Ganz anders der auferstandene Christus, der, wie Matthias Grünewald zeigt, seine Tücher problemlos mit sich zieht und mit einem neuen hoheitlichen Gewand gekleidet ist. Lazarus wird wieder sterben, aber Christus nicht. Er geht in eine neue Existenzform über. Der Auferstandene hat zwar noch die Wundmale Jesu, hat aber den Tod für sich und für alle, die an ihn glauben, endgültig überwunden.

Die Auferstehung Jesu darf also nicht mit der Wiederbelebung eines Leichnams verwechselt werden – so wie bei Lazarus. Es handelt sich vielmehr um eine neue Schöpfung, um das Leben in der Existenzform, wie es von Gott geschenkt wird. Im Gegensatz zu Lazarus stirbt jeder, der an Christus glaubt, nicht mehr den gleichen Tod wie Lazarus. So löst sich die doppelte Redeweise bei Johannes auf. Der biologische Tod des Menschen vernichtet nicht die Essenz des glaubenden Menschen. Diese wird vielmehr bei Gott bewahrt. Seine Identität, das, was ihn im Innern ausmacht, kann nun nicht mehr sterben. Auferstehung ist also ein Prozess, der sich im Leben wie im Tod vollzieht. Johannes lässt in der Lazarusgeschichte offen, wie er sich die Auferstehung am Ende der Zeit vorstellt. Sie interessiert ihn nicht primär, und er überlässt sie dem Geheimnis Gottes. Was er aber festhält, ist die Auferstehung zum Leben in der Gegenwart des Glaubens.
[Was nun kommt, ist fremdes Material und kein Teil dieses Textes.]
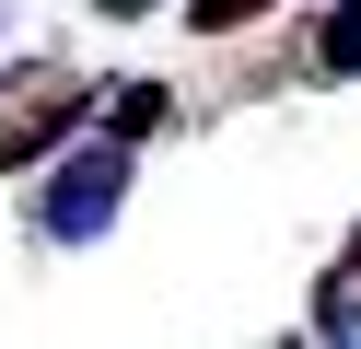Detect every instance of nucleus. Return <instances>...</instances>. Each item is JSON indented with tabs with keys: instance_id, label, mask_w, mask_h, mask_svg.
<instances>
[{
	"instance_id": "1",
	"label": "nucleus",
	"mask_w": 361,
	"mask_h": 349,
	"mask_svg": "<svg viewBox=\"0 0 361 349\" xmlns=\"http://www.w3.org/2000/svg\"><path fill=\"white\" fill-rule=\"evenodd\" d=\"M128 175H140V152L105 140V128H82L59 163H35V233L47 245H105L117 209H128Z\"/></svg>"
},
{
	"instance_id": "2",
	"label": "nucleus",
	"mask_w": 361,
	"mask_h": 349,
	"mask_svg": "<svg viewBox=\"0 0 361 349\" xmlns=\"http://www.w3.org/2000/svg\"><path fill=\"white\" fill-rule=\"evenodd\" d=\"M82 128H94V82H82L71 59H24V70H0V175L59 163Z\"/></svg>"
},
{
	"instance_id": "3",
	"label": "nucleus",
	"mask_w": 361,
	"mask_h": 349,
	"mask_svg": "<svg viewBox=\"0 0 361 349\" xmlns=\"http://www.w3.org/2000/svg\"><path fill=\"white\" fill-rule=\"evenodd\" d=\"M164 116H175V93H164V82H117V93H94V128H105V140H128V152H140Z\"/></svg>"
},
{
	"instance_id": "4",
	"label": "nucleus",
	"mask_w": 361,
	"mask_h": 349,
	"mask_svg": "<svg viewBox=\"0 0 361 349\" xmlns=\"http://www.w3.org/2000/svg\"><path fill=\"white\" fill-rule=\"evenodd\" d=\"M314 326H326L338 349H350V326H361V233L338 245V268H326V291H314Z\"/></svg>"
},
{
	"instance_id": "5",
	"label": "nucleus",
	"mask_w": 361,
	"mask_h": 349,
	"mask_svg": "<svg viewBox=\"0 0 361 349\" xmlns=\"http://www.w3.org/2000/svg\"><path fill=\"white\" fill-rule=\"evenodd\" d=\"M314 82H361V0H338L314 23Z\"/></svg>"
},
{
	"instance_id": "6",
	"label": "nucleus",
	"mask_w": 361,
	"mask_h": 349,
	"mask_svg": "<svg viewBox=\"0 0 361 349\" xmlns=\"http://www.w3.org/2000/svg\"><path fill=\"white\" fill-rule=\"evenodd\" d=\"M257 12H280V0H187V35H245Z\"/></svg>"
},
{
	"instance_id": "7",
	"label": "nucleus",
	"mask_w": 361,
	"mask_h": 349,
	"mask_svg": "<svg viewBox=\"0 0 361 349\" xmlns=\"http://www.w3.org/2000/svg\"><path fill=\"white\" fill-rule=\"evenodd\" d=\"M94 12H105V23H140V12H152V0H94Z\"/></svg>"
},
{
	"instance_id": "8",
	"label": "nucleus",
	"mask_w": 361,
	"mask_h": 349,
	"mask_svg": "<svg viewBox=\"0 0 361 349\" xmlns=\"http://www.w3.org/2000/svg\"><path fill=\"white\" fill-rule=\"evenodd\" d=\"M0 23H12V0H0Z\"/></svg>"
}]
</instances>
Die fiktiven Figuren Maria und Marta haben dabei einen Vorsprung vor dem jeweiligen Leser des Evangeliums: Sie sehen die Demonstration des Wunders. Der Glaube kann sich aber gegenwärtig darauf nicht mehr beziehen. Er kann sich nur auf die Evidenz des Erlebens stützen. Das Erleben von Momenten der Auferstehung im Leben ist seine Grundlage. Momente der Auferstehung sind Erlebnisse von Glück, von Vergebung, von Barmherzigkeit. Momente, in denen die Ewigkeit durch die Gegenwart scheint. Diese Momente des Gefühls bilden den Grund des Glaubens.
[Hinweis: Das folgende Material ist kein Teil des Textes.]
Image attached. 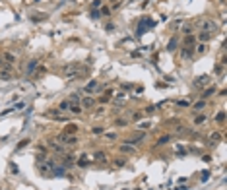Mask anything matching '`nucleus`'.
Instances as JSON below:
<instances>
[{
    "label": "nucleus",
    "instance_id": "50",
    "mask_svg": "<svg viewBox=\"0 0 227 190\" xmlns=\"http://www.w3.org/2000/svg\"><path fill=\"white\" fill-rule=\"evenodd\" d=\"M177 105H179V107H188V101H182V99H181V101H177Z\"/></svg>",
    "mask_w": 227,
    "mask_h": 190
},
{
    "label": "nucleus",
    "instance_id": "20",
    "mask_svg": "<svg viewBox=\"0 0 227 190\" xmlns=\"http://www.w3.org/2000/svg\"><path fill=\"white\" fill-rule=\"evenodd\" d=\"M218 142H221V134L219 132H212L210 134V144H218Z\"/></svg>",
    "mask_w": 227,
    "mask_h": 190
},
{
    "label": "nucleus",
    "instance_id": "14",
    "mask_svg": "<svg viewBox=\"0 0 227 190\" xmlns=\"http://www.w3.org/2000/svg\"><path fill=\"white\" fill-rule=\"evenodd\" d=\"M97 80H91V82H89L88 85H85V87H83V91H88V93H91V91H95V89H97Z\"/></svg>",
    "mask_w": 227,
    "mask_h": 190
},
{
    "label": "nucleus",
    "instance_id": "33",
    "mask_svg": "<svg viewBox=\"0 0 227 190\" xmlns=\"http://www.w3.org/2000/svg\"><path fill=\"white\" fill-rule=\"evenodd\" d=\"M124 99H126V95H124V93H119V97H115V99H113V103H115V105H119V103H122Z\"/></svg>",
    "mask_w": 227,
    "mask_h": 190
},
{
    "label": "nucleus",
    "instance_id": "35",
    "mask_svg": "<svg viewBox=\"0 0 227 190\" xmlns=\"http://www.w3.org/2000/svg\"><path fill=\"white\" fill-rule=\"evenodd\" d=\"M103 6V0H93L91 2V10H99Z\"/></svg>",
    "mask_w": 227,
    "mask_h": 190
},
{
    "label": "nucleus",
    "instance_id": "16",
    "mask_svg": "<svg viewBox=\"0 0 227 190\" xmlns=\"http://www.w3.org/2000/svg\"><path fill=\"white\" fill-rule=\"evenodd\" d=\"M74 161H76V157L72 155V153H66V155H64V167H70V165H74Z\"/></svg>",
    "mask_w": 227,
    "mask_h": 190
},
{
    "label": "nucleus",
    "instance_id": "8",
    "mask_svg": "<svg viewBox=\"0 0 227 190\" xmlns=\"http://www.w3.org/2000/svg\"><path fill=\"white\" fill-rule=\"evenodd\" d=\"M93 105H95L93 97H83V99H82V105H80V107H82V109H91Z\"/></svg>",
    "mask_w": 227,
    "mask_h": 190
},
{
    "label": "nucleus",
    "instance_id": "18",
    "mask_svg": "<svg viewBox=\"0 0 227 190\" xmlns=\"http://www.w3.org/2000/svg\"><path fill=\"white\" fill-rule=\"evenodd\" d=\"M167 51H169V52L177 51V37H171V39H169V43H167Z\"/></svg>",
    "mask_w": 227,
    "mask_h": 190
},
{
    "label": "nucleus",
    "instance_id": "28",
    "mask_svg": "<svg viewBox=\"0 0 227 190\" xmlns=\"http://www.w3.org/2000/svg\"><path fill=\"white\" fill-rule=\"evenodd\" d=\"M68 101H70V103H74V105H78V103L82 101V97H80V93H72Z\"/></svg>",
    "mask_w": 227,
    "mask_h": 190
},
{
    "label": "nucleus",
    "instance_id": "48",
    "mask_svg": "<svg viewBox=\"0 0 227 190\" xmlns=\"http://www.w3.org/2000/svg\"><path fill=\"white\" fill-rule=\"evenodd\" d=\"M115 124L116 126H126V120L124 118H119V120H115Z\"/></svg>",
    "mask_w": 227,
    "mask_h": 190
},
{
    "label": "nucleus",
    "instance_id": "6",
    "mask_svg": "<svg viewBox=\"0 0 227 190\" xmlns=\"http://www.w3.org/2000/svg\"><path fill=\"white\" fill-rule=\"evenodd\" d=\"M192 56H194V47H182V49H181V58L190 60Z\"/></svg>",
    "mask_w": 227,
    "mask_h": 190
},
{
    "label": "nucleus",
    "instance_id": "39",
    "mask_svg": "<svg viewBox=\"0 0 227 190\" xmlns=\"http://www.w3.org/2000/svg\"><path fill=\"white\" fill-rule=\"evenodd\" d=\"M43 19H47V14H35L33 16V22H43Z\"/></svg>",
    "mask_w": 227,
    "mask_h": 190
},
{
    "label": "nucleus",
    "instance_id": "24",
    "mask_svg": "<svg viewBox=\"0 0 227 190\" xmlns=\"http://www.w3.org/2000/svg\"><path fill=\"white\" fill-rule=\"evenodd\" d=\"M0 70H6V72H14V64H10V62H0Z\"/></svg>",
    "mask_w": 227,
    "mask_h": 190
},
{
    "label": "nucleus",
    "instance_id": "30",
    "mask_svg": "<svg viewBox=\"0 0 227 190\" xmlns=\"http://www.w3.org/2000/svg\"><path fill=\"white\" fill-rule=\"evenodd\" d=\"M88 163H89L88 155H82V159H78V165H80V167H88Z\"/></svg>",
    "mask_w": 227,
    "mask_h": 190
},
{
    "label": "nucleus",
    "instance_id": "42",
    "mask_svg": "<svg viewBox=\"0 0 227 190\" xmlns=\"http://www.w3.org/2000/svg\"><path fill=\"white\" fill-rule=\"evenodd\" d=\"M23 107H25V103H16V105H12V109H14V111H19Z\"/></svg>",
    "mask_w": 227,
    "mask_h": 190
},
{
    "label": "nucleus",
    "instance_id": "44",
    "mask_svg": "<svg viewBox=\"0 0 227 190\" xmlns=\"http://www.w3.org/2000/svg\"><path fill=\"white\" fill-rule=\"evenodd\" d=\"M10 169H12V175H19V173H18V165H16V163H12Z\"/></svg>",
    "mask_w": 227,
    "mask_h": 190
},
{
    "label": "nucleus",
    "instance_id": "15",
    "mask_svg": "<svg viewBox=\"0 0 227 190\" xmlns=\"http://www.w3.org/2000/svg\"><path fill=\"white\" fill-rule=\"evenodd\" d=\"M70 113H72V115H82L83 113V109L80 105H74V103H70V109H68Z\"/></svg>",
    "mask_w": 227,
    "mask_h": 190
},
{
    "label": "nucleus",
    "instance_id": "26",
    "mask_svg": "<svg viewBox=\"0 0 227 190\" xmlns=\"http://www.w3.org/2000/svg\"><path fill=\"white\" fill-rule=\"evenodd\" d=\"M51 146L52 149H55V151H58V153H64V146H60V144H56V142H51Z\"/></svg>",
    "mask_w": 227,
    "mask_h": 190
},
{
    "label": "nucleus",
    "instance_id": "38",
    "mask_svg": "<svg viewBox=\"0 0 227 190\" xmlns=\"http://www.w3.org/2000/svg\"><path fill=\"white\" fill-rule=\"evenodd\" d=\"M58 109H60V111H68V109H70V101H62L60 105H58Z\"/></svg>",
    "mask_w": 227,
    "mask_h": 190
},
{
    "label": "nucleus",
    "instance_id": "53",
    "mask_svg": "<svg viewBox=\"0 0 227 190\" xmlns=\"http://www.w3.org/2000/svg\"><path fill=\"white\" fill-rule=\"evenodd\" d=\"M186 190H188V188H186Z\"/></svg>",
    "mask_w": 227,
    "mask_h": 190
},
{
    "label": "nucleus",
    "instance_id": "3",
    "mask_svg": "<svg viewBox=\"0 0 227 190\" xmlns=\"http://www.w3.org/2000/svg\"><path fill=\"white\" fill-rule=\"evenodd\" d=\"M155 25V22H152V19H148V18H142L140 19V23H138V29H136V35H144V31H146V27H153Z\"/></svg>",
    "mask_w": 227,
    "mask_h": 190
},
{
    "label": "nucleus",
    "instance_id": "23",
    "mask_svg": "<svg viewBox=\"0 0 227 190\" xmlns=\"http://www.w3.org/2000/svg\"><path fill=\"white\" fill-rule=\"evenodd\" d=\"M95 161H97V163H107V153L97 151V153H95Z\"/></svg>",
    "mask_w": 227,
    "mask_h": 190
},
{
    "label": "nucleus",
    "instance_id": "34",
    "mask_svg": "<svg viewBox=\"0 0 227 190\" xmlns=\"http://www.w3.org/2000/svg\"><path fill=\"white\" fill-rule=\"evenodd\" d=\"M136 128L138 130H148V128H152V122H140Z\"/></svg>",
    "mask_w": 227,
    "mask_h": 190
},
{
    "label": "nucleus",
    "instance_id": "51",
    "mask_svg": "<svg viewBox=\"0 0 227 190\" xmlns=\"http://www.w3.org/2000/svg\"><path fill=\"white\" fill-rule=\"evenodd\" d=\"M153 111H155V107H153V105H152V107H148V109H146V113H148V115H152Z\"/></svg>",
    "mask_w": 227,
    "mask_h": 190
},
{
    "label": "nucleus",
    "instance_id": "1",
    "mask_svg": "<svg viewBox=\"0 0 227 190\" xmlns=\"http://www.w3.org/2000/svg\"><path fill=\"white\" fill-rule=\"evenodd\" d=\"M194 25L200 29V31H206V33H216L218 31V23L213 22V19H210V18H200V19H196L194 22Z\"/></svg>",
    "mask_w": 227,
    "mask_h": 190
},
{
    "label": "nucleus",
    "instance_id": "7",
    "mask_svg": "<svg viewBox=\"0 0 227 190\" xmlns=\"http://www.w3.org/2000/svg\"><path fill=\"white\" fill-rule=\"evenodd\" d=\"M37 169H39V175H47V173L51 171V165L43 159V163L41 161H37Z\"/></svg>",
    "mask_w": 227,
    "mask_h": 190
},
{
    "label": "nucleus",
    "instance_id": "19",
    "mask_svg": "<svg viewBox=\"0 0 227 190\" xmlns=\"http://www.w3.org/2000/svg\"><path fill=\"white\" fill-rule=\"evenodd\" d=\"M194 41H196V35L188 33V35L185 37V47H192V45H194Z\"/></svg>",
    "mask_w": 227,
    "mask_h": 190
},
{
    "label": "nucleus",
    "instance_id": "37",
    "mask_svg": "<svg viewBox=\"0 0 227 190\" xmlns=\"http://www.w3.org/2000/svg\"><path fill=\"white\" fill-rule=\"evenodd\" d=\"M27 144H29V138H23L22 142H19L18 146H16V149H22V148H25V146H27Z\"/></svg>",
    "mask_w": 227,
    "mask_h": 190
},
{
    "label": "nucleus",
    "instance_id": "47",
    "mask_svg": "<svg viewBox=\"0 0 227 190\" xmlns=\"http://www.w3.org/2000/svg\"><path fill=\"white\" fill-rule=\"evenodd\" d=\"M10 113H14V109H12V107H8V109H4V111L0 113V115H2V116H6V115H10Z\"/></svg>",
    "mask_w": 227,
    "mask_h": 190
},
{
    "label": "nucleus",
    "instance_id": "27",
    "mask_svg": "<svg viewBox=\"0 0 227 190\" xmlns=\"http://www.w3.org/2000/svg\"><path fill=\"white\" fill-rule=\"evenodd\" d=\"M213 120H216V122H219V124H221V122L225 120V111H219L218 115L213 116Z\"/></svg>",
    "mask_w": 227,
    "mask_h": 190
},
{
    "label": "nucleus",
    "instance_id": "43",
    "mask_svg": "<svg viewBox=\"0 0 227 190\" xmlns=\"http://www.w3.org/2000/svg\"><path fill=\"white\" fill-rule=\"evenodd\" d=\"M210 179V171H202V182H206Z\"/></svg>",
    "mask_w": 227,
    "mask_h": 190
},
{
    "label": "nucleus",
    "instance_id": "13",
    "mask_svg": "<svg viewBox=\"0 0 227 190\" xmlns=\"http://www.w3.org/2000/svg\"><path fill=\"white\" fill-rule=\"evenodd\" d=\"M208 82H210L208 76H200V78H196V80H194V85H196V87H198V85L202 87V85H206Z\"/></svg>",
    "mask_w": 227,
    "mask_h": 190
},
{
    "label": "nucleus",
    "instance_id": "4",
    "mask_svg": "<svg viewBox=\"0 0 227 190\" xmlns=\"http://www.w3.org/2000/svg\"><path fill=\"white\" fill-rule=\"evenodd\" d=\"M58 140H62V142H64L66 146H76V144L80 142L76 134H64V132H62V134L58 136Z\"/></svg>",
    "mask_w": 227,
    "mask_h": 190
},
{
    "label": "nucleus",
    "instance_id": "45",
    "mask_svg": "<svg viewBox=\"0 0 227 190\" xmlns=\"http://www.w3.org/2000/svg\"><path fill=\"white\" fill-rule=\"evenodd\" d=\"M223 64H225V62H221L219 66H216V70H213V72H216V74H221V72H223Z\"/></svg>",
    "mask_w": 227,
    "mask_h": 190
},
{
    "label": "nucleus",
    "instance_id": "41",
    "mask_svg": "<svg viewBox=\"0 0 227 190\" xmlns=\"http://www.w3.org/2000/svg\"><path fill=\"white\" fill-rule=\"evenodd\" d=\"M91 18L99 19V18H101V10H91Z\"/></svg>",
    "mask_w": 227,
    "mask_h": 190
},
{
    "label": "nucleus",
    "instance_id": "29",
    "mask_svg": "<svg viewBox=\"0 0 227 190\" xmlns=\"http://www.w3.org/2000/svg\"><path fill=\"white\" fill-rule=\"evenodd\" d=\"M103 134H105V140H109V142H115V140L119 138L115 132H103Z\"/></svg>",
    "mask_w": 227,
    "mask_h": 190
},
{
    "label": "nucleus",
    "instance_id": "25",
    "mask_svg": "<svg viewBox=\"0 0 227 190\" xmlns=\"http://www.w3.org/2000/svg\"><path fill=\"white\" fill-rule=\"evenodd\" d=\"M216 91H218V89H216V85H212V87H208V89L204 91V95H202V97L208 99V97H212V95H216Z\"/></svg>",
    "mask_w": 227,
    "mask_h": 190
},
{
    "label": "nucleus",
    "instance_id": "46",
    "mask_svg": "<svg viewBox=\"0 0 227 190\" xmlns=\"http://www.w3.org/2000/svg\"><path fill=\"white\" fill-rule=\"evenodd\" d=\"M124 163H126V159H115V165H116V167H122Z\"/></svg>",
    "mask_w": 227,
    "mask_h": 190
},
{
    "label": "nucleus",
    "instance_id": "40",
    "mask_svg": "<svg viewBox=\"0 0 227 190\" xmlns=\"http://www.w3.org/2000/svg\"><path fill=\"white\" fill-rule=\"evenodd\" d=\"M91 132H93V134H103V132H105V128H103V126H93Z\"/></svg>",
    "mask_w": 227,
    "mask_h": 190
},
{
    "label": "nucleus",
    "instance_id": "31",
    "mask_svg": "<svg viewBox=\"0 0 227 190\" xmlns=\"http://www.w3.org/2000/svg\"><path fill=\"white\" fill-rule=\"evenodd\" d=\"M167 142H171V136H161V138L157 140V146H165Z\"/></svg>",
    "mask_w": 227,
    "mask_h": 190
},
{
    "label": "nucleus",
    "instance_id": "32",
    "mask_svg": "<svg viewBox=\"0 0 227 190\" xmlns=\"http://www.w3.org/2000/svg\"><path fill=\"white\" fill-rule=\"evenodd\" d=\"M206 107V101H196L194 103V107H192V109H194V111H202V109H204Z\"/></svg>",
    "mask_w": 227,
    "mask_h": 190
},
{
    "label": "nucleus",
    "instance_id": "52",
    "mask_svg": "<svg viewBox=\"0 0 227 190\" xmlns=\"http://www.w3.org/2000/svg\"><path fill=\"white\" fill-rule=\"evenodd\" d=\"M219 2H225V0H219Z\"/></svg>",
    "mask_w": 227,
    "mask_h": 190
},
{
    "label": "nucleus",
    "instance_id": "12",
    "mask_svg": "<svg viewBox=\"0 0 227 190\" xmlns=\"http://www.w3.org/2000/svg\"><path fill=\"white\" fill-rule=\"evenodd\" d=\"M121 151H122V153H136V146H130V144H121Z\"/></svg>",
    "mask_w": 227,
    "mask_h": 190
},
{
    "label": "nucleus",
    "instance_id": "21",
    "mask_svg": "<svg viewBox=\"0 0 227 190\" xmlns=\"http://www.w3.org/2000/svg\"><path fill=\"white\" fill-rule=\"evenodd\" d=\"M208 51V43H200V45H196L194 52H198V54H204V52Z\"/></svg>",
    "mask_w": 227,
    "mask_h": 190
},
{
    "label": "nucleus",
    "instance_id": "5",
    "mask_svg": "<svg viewBox=\"0 0 227 190\" xmlns=\"http://www.w3.org/2000/svg\"><path fill=\"white\" fill-rule=\"evenodd\" d=\"M37 66H39V60H37V58L29 60V62H27V66H25V70H23V72H25V76H31L33 72L37 70Z\"/></svg>",
    "mask_w": 227,
    "mask_h": 190
},
{
    "label": "nucleus",
    "instance_id": "49",
    "mask_svg": "<svg viewBox=\"0 0 227 190\" xmlns=\"http://www.w3.org/2000/svg\"><path fill=\"white\" fill-rule=\"evenodd\" d=\"M177 151H179V155H186V149L181 148V146H177Z\"/></svg>",
    "mask_w": 227,
    "mask_h": 190
},
{
    "label": "nucleus",
    "instance_id": "10",
    "mask_svg": "<svg viewBox=\"0 0 227 190\" xmlns=\"http://www.w3.org/2000/svg\"><path fill=\"white\" fill-rule=\"evenodd\" d=\"M2 60H4V62H10V64H14V62H16V54H12V52L6 51V52H2Z\"/></svg>",
    "mask_w": 227,
    "mask_h": 190
},
{
    "label": "nucleus",
    "instance_id": "2",
    "mask_svg": "<svg viewBox=\"0 0 227 190\" xmlns=\"http://www.w3.org/2000/svg\"><path fill=\"white\" fill-rule=\"evenodd\" d=\"M62 72H64V76L68 80H74L76 76L82 72V66H80L78 62H74V64H64V66H62Z\"/></svg>",
    "mask_w": 227,
    "mask_h": 190
},
{
    "label": "nucleus",
    "instance_id": "36",
    "mask_svg": "<svg viewBox=\"0 0 227 190\" xmlns=\"http://www.w3.org/2000/svg\"><path fill=\"white\" fill-rule=\"evenodd\" d=\"M204 122H206V116L204 115H200V116H196V118H194V124L196 126H198V124H204Z\"/></svg>",
    "mask_w": 227,
    "mask_h": 190
},
{
    "label": "nucleus",
    "instance_id": "22",
    "mask_svg": "<svg viewBox=\"0 0 227 190\" xmlns=\"http://www.w3.org/2000/svg\"><path fill=\"white\" fill-rule=\"evenodd\" d=\"M0 80H2V82H10V80H12V72L0 70Z\"/></svg>",
    "mask_w": 227,
    "mask_h": 190
},
{
    "label": "nucleus",
    "instance_id": "9",
    "mask_svg": "<svg viewBox=\"0 0 227 190\" xmlns=\"http://www.w3.org/2000/svg\"><path fill=\"white\" fill-rule=\"evenodd\" d=\"M196 39H198L200 43H208L210 39H212V33H206V31H200L198 35H196Z\"/></svg>",
    "mask_w": 227,
    "mask_h": 190
},
{
    "label": "nucleus",
    "instance_id": "17",
    "mask_svg": "<svg viewBox=\"0 0 227 190\" xmlns=\"http://www.w3.org/2000/svg\"><path fill=\"white\" fill-rule=\"evenodd\" d=\"M78 128H80L78 124H66L64 134H76V132H78Z\"/></svg>",
    "mask_w": 227,
    "mask_h": 190
},
{
    "label": "nucleus",
    "instance_id": "11",
    "mask_svg": "<svg viewBox=\"0 0 227 190\" xmlns=\"http://www.w3.org/2000/svg\"><path fill=\"white\" fill-rule=\"evenodd\" d=\"M51 171H52V176H66V169L64 167H56L55 165Z\"/></svg>",
    "mask_w": 227,
    "mask_h": 190
}]
</instances>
Lazarus wird auferweckt, damit die Menschen glauben. Aber selig ist nach Johannes eigentlich der, der nicht sieht und doch glaubt (Johannes 20, 29). Johannes erzählt diese Geschichte also deshalb, damit seine Leser in ihrem Glauben gestärkt werden, auch wenn sie die Auferweckung des Lazarus nicht miterlebt haben. Der auferstandene Christus – wie er uns in dem Bild von Grünewald vor Augen steht – und der erzählte Christus – wie er uns im Johannesevangelium vorgestellt wird – zeigen also auf ihre Art, warum Ostern das höchste Fest der Christenheit ist und warum wir es heute immer noch feiern dürfen: Weil die Auferstehung Jesu unser eigenes Leben betrifft, uns mit Zuversicht und Vertrauen erfüllt und uns dadurch besser leben lässt. Wir werden mitten im Leben und mitten im Tod zum Leben befreit.